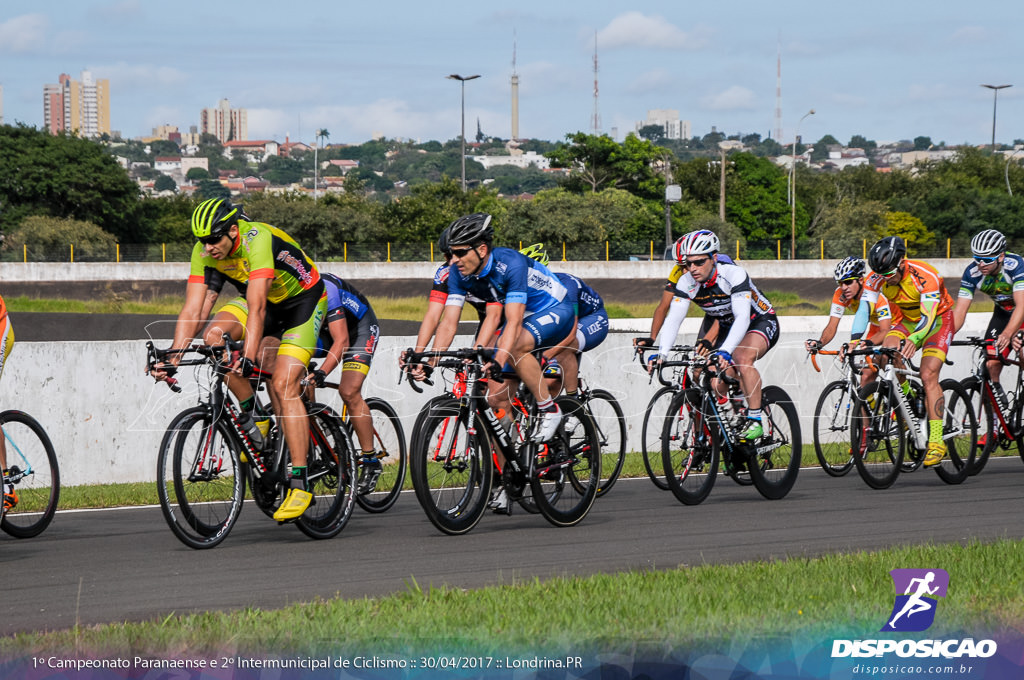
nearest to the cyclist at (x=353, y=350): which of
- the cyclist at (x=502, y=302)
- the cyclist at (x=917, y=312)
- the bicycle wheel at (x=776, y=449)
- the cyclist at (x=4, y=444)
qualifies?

■ ■ ■ ■ ■ ■ ■

The request:
Quote the text of the records above word for word, leaving the pictures out.

Completed task:
nearest to the cyclist at (x=353, y=350): which of
- the cyclist at (x=502, y=302)
- the cyclist at (x=917, y=312)
- the bicycle wheel at (x=776, y=449)
- the cyclist at (x=4, y=444)
qualifies?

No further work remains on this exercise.